We think Professor Jeffrey Rosen got it right when he wrote: "the sacrifice these machines require of our privacy is utterly pointless."

We Should Know the Truth, but We Don’t.

A huge part of the problem is that we aren’t being told the truth about body scanners. This lack of accountability prevents meaningful public debate.

Without objective information about efficacy, we’re easily drawn into an unnecessary and empty battle of buzzwords masquerading as "values": security and safety versus privacy and freedom.

A Department of Homeland Security Office of Inspector General report evaluating TSA screening technologies is a good example of what the government is keeping secret.

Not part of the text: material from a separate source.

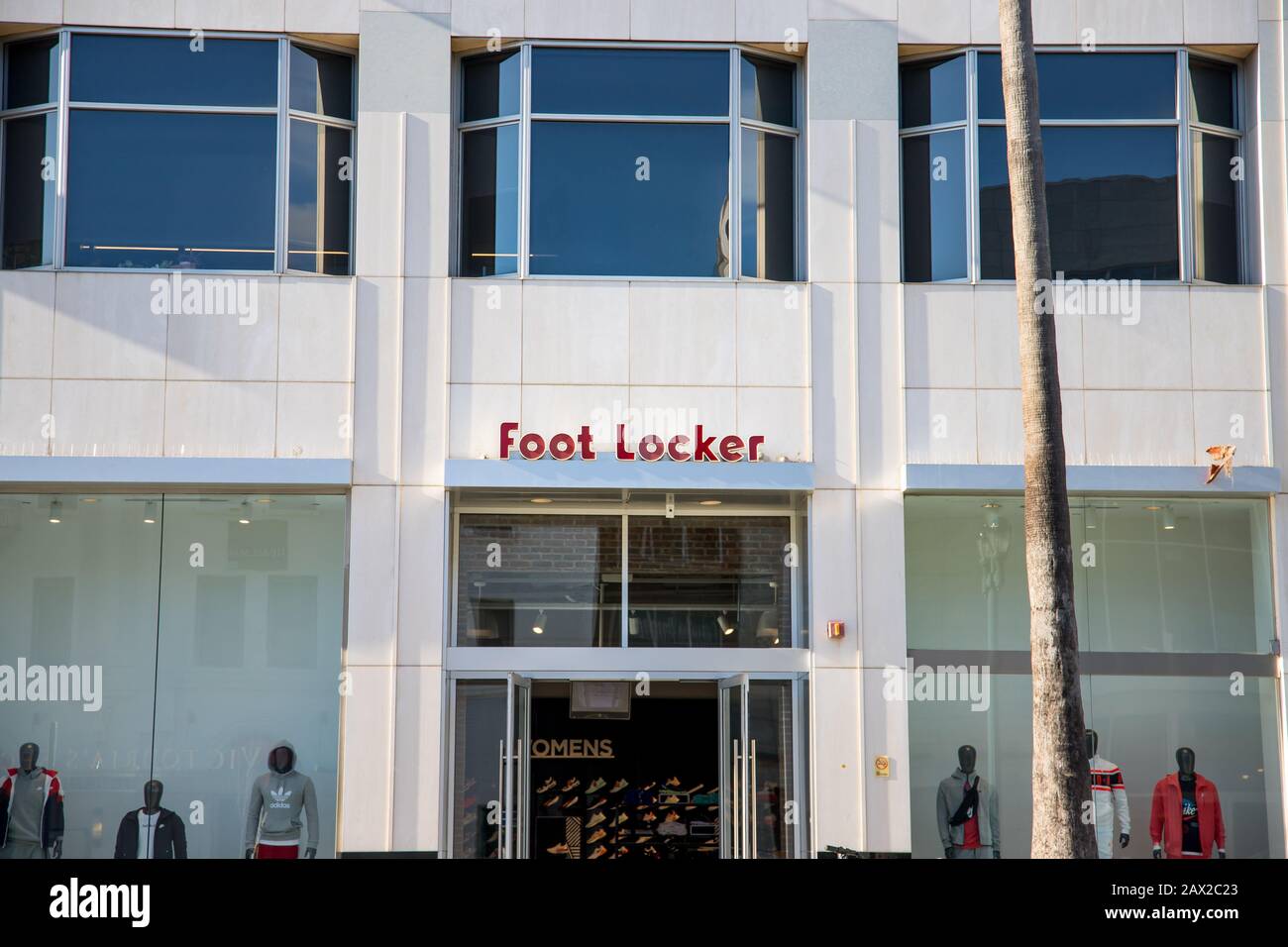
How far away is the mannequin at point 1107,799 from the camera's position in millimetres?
12898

The unclassified summary states: "We evaluated Advanced Imaging Technology, Advanced Technology X-ray equipment, and Liquid Container Screening, all used to screen passengers or their carry-on items. We also tested Transportation Security Officer performance in checking passengers’ travel documents. . . We identified vulnerabilities in the screening process at the passenger screening checkpoint at the eight domestic airports where we conducted testing."

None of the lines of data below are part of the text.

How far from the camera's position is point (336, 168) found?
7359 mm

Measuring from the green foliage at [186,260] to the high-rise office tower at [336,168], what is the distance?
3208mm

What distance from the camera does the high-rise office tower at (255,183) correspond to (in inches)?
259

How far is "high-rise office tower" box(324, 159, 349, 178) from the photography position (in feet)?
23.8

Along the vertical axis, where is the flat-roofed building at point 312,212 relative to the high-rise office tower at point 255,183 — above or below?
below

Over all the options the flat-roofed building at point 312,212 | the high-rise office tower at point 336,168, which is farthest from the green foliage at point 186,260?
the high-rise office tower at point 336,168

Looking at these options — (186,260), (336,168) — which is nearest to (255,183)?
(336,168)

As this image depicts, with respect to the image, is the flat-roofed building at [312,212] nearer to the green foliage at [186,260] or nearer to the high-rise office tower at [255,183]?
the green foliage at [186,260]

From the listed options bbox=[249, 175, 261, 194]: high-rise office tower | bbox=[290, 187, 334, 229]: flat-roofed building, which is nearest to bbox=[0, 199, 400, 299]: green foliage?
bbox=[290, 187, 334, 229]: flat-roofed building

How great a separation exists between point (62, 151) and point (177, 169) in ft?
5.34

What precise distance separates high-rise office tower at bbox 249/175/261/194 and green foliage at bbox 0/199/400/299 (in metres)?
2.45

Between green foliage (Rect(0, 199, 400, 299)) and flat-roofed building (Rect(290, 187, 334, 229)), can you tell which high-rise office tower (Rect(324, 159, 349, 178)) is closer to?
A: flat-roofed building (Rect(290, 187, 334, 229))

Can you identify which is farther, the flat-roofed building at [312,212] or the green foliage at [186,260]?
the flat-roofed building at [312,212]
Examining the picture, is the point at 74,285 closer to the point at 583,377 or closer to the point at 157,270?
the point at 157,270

Sounds useful. Unfortunately... "The number of tests conducted, the names of the airports tested, and the quantitative and qualitative results of our testing are classified." Sigh.

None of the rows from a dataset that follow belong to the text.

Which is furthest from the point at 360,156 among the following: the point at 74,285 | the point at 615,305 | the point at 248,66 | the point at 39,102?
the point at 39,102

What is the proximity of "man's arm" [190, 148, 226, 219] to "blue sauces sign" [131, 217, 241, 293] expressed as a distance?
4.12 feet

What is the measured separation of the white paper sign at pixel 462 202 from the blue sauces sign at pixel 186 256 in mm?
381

Meanwhile, TSA continues to defend the scanners: "This year alone, the use of advanced imaging technology has led to the detection of over 130 prohibited, illegal or dangerous items." TSA would not disclose exactly what those items were, but it said they included weapons like ceramic knives and various drugs — including a syringe filled with heroin hidden in a passenger’s underwear.

Leaving aside the obvious — that "various drugs" have nothing to do with weapon or bomb detection, and that "prohibited, illegal or dangerous items" (say, a Swiss Army knife) don’t equal a true terrorist threat — the public should be offended by TSA’s selective disclosure of information for PR gain.

Good information isn’t just about accountability — it’s also about not wasting money on useless technology. The GAO routinely criticizes TSA for not doing cost-benefit analysis. "While we recognize that TSA is taking action to address a vulnerability of the passenger checkpoint exposed by the December 25, 2009, attempted attack, we continue to believe that, given TSA’s expanded deployment strategy, conducting a cost-benefit analysis of TSA’s AIT deployment is important." (Whether such cost-benefit analysis will ever include the cost to the traveling public of enduring intrusive security checks, we don’t know.)

This rush to install new technology is a large part of why the "puffer machines" failed. As GAO observed: "TSA has relied on technologies in day-to-day airport operations that have not been demonstrated to meet their functional requirements in an operational environment."

TSA’s excuse: "TSA officials told us that they deployed the ETP despite performance problems because officials wanted to quickly respond to emergent threats."

Seems like déjà vu.

Demanding Better Solutions

The opposition to body scanners isn’t opposition to safety or security. As one expert noted, many of the people who have little tolerance for the current iteration of airport security also want the government to work aggressively to prevent terrorist attacks. Joseph Schwieterman, a Chicago-based transportation expert, told The Associated Press. "I think Americans, in their hearts, still feel airport security is just a big show — form over substance. So they're impatient with strategies they feel are just there to placate political demands rather the genuine security threats."

They’re right to be impatient. The current system is exceedingly expensive, has not been proven to be effective and may not even be able to identify "underwear bombers" — the purported reason for all of these invasive scans in the first place. The numbers are in and they don’t add up.

We are sacrificing our dignity and civil liberties for a process that doesn’t work.